Pasaje de origen >>
+++
Uno proyecta que esos encuentros serían felices. Un error, claro, el proyectar sobre el devenir las cosas en el modo, la talla y la temperatura en que uno desearía, pero, a éstas alturas, ya un solo cambio en mi planicie, por insignificante que fuera, me animaría el calendario espiritual, al menos. O acaso no estoy capacitado para observar y valorar en su justa dimensión los cambios y encuentros que SÍ se están dando... No lo sé.

La razón o la culpa de todo esto está en la orilla de los demás, y está en mi propia orilla. Está en mi pobre habilidad para extraer conclusiones efectivas ante mensajes que me buscan el oído del corazón, en idioma novedoso o sutil, pero incomprensible a mi torpe entendimiento. Casi nunca soluciona nada señalar al culpable, y qué más da, si todas las pugnas, conflictos y desacuerdos son cosas de más de uno, y cada uno puso su parte.
+++
Ejercicios >>
**A)** En el pasaje sobre los cambios y la culpa, ¿qué casi nunca soluciona nada?
**B)** Retoma el pasaje sobre los cambios y la culpa y continúalo a partir de su última oración.
Los registros no hacen falta aquí.
+++
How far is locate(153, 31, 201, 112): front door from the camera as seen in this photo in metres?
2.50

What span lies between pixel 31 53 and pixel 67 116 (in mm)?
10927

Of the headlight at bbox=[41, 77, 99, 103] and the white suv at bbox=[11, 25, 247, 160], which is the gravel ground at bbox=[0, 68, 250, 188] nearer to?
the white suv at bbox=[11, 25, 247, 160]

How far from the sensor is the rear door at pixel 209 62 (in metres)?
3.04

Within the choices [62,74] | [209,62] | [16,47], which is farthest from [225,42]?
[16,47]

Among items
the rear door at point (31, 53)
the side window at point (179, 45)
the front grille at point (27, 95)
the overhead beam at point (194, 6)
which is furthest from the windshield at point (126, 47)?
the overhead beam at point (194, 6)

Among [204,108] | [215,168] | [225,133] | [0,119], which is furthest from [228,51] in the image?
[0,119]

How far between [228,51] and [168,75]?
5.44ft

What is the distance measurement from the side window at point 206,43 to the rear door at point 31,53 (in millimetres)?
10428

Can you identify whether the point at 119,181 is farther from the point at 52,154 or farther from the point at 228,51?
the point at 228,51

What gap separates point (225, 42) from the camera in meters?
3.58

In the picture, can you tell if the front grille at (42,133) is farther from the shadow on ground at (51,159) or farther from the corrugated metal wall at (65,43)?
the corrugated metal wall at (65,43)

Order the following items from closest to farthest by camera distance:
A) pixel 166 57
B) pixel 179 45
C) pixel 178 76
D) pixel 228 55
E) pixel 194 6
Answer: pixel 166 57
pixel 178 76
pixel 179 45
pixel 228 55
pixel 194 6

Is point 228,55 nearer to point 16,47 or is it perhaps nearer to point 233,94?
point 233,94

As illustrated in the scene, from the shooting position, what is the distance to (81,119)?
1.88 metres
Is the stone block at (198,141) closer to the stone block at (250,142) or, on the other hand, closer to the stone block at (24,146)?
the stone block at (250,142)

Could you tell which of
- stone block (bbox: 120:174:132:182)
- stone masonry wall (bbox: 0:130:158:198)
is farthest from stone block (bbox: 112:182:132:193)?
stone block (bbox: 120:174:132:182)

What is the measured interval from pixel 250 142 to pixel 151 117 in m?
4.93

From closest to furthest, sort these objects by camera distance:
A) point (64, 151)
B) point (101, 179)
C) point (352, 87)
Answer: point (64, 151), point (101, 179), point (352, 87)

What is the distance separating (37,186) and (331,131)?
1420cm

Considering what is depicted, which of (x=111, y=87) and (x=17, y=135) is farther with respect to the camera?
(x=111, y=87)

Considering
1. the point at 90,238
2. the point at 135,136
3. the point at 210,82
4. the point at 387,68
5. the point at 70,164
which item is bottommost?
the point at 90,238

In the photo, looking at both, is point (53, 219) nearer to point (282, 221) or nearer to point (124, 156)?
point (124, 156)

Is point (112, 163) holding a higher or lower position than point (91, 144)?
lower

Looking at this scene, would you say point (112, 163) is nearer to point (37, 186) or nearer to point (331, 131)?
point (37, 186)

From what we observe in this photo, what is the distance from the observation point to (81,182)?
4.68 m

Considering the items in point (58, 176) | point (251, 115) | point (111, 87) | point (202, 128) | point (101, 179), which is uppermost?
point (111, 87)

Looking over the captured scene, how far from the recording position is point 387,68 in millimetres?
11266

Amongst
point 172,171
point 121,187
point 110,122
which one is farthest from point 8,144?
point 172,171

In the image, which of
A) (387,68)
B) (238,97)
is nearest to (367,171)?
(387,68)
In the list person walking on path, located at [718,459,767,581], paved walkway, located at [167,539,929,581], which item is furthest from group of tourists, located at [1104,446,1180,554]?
+++
Respuestas >>
**A)** Señalar al culpable.

**B)**
Lo que es innegociable y plenamente desligado de interpretación, es que lo que peor parado sale de esta situación de pasos que no se acaban de dar, o de pasos que se dan, pero que no acabo de entender, es mi serenidad, que tristemente se me acaba revelando como un patético castillito de arena que no aguantaría en pie el más ligero y despreocupado roce de un aroma salado. Concedo que ellos o yo podemos no estar, de momento, preparados para nuestro contacto, que por lo visto, aún no ha encontrado su sentido ni su punto de hervor.

Lo que peor habré de admitir, acerca de este olor que no me huelo, es que, en mi camino hacia la serenidad, compruebo con amargura que no me siento preparado para hacer una decente digestión del vacío.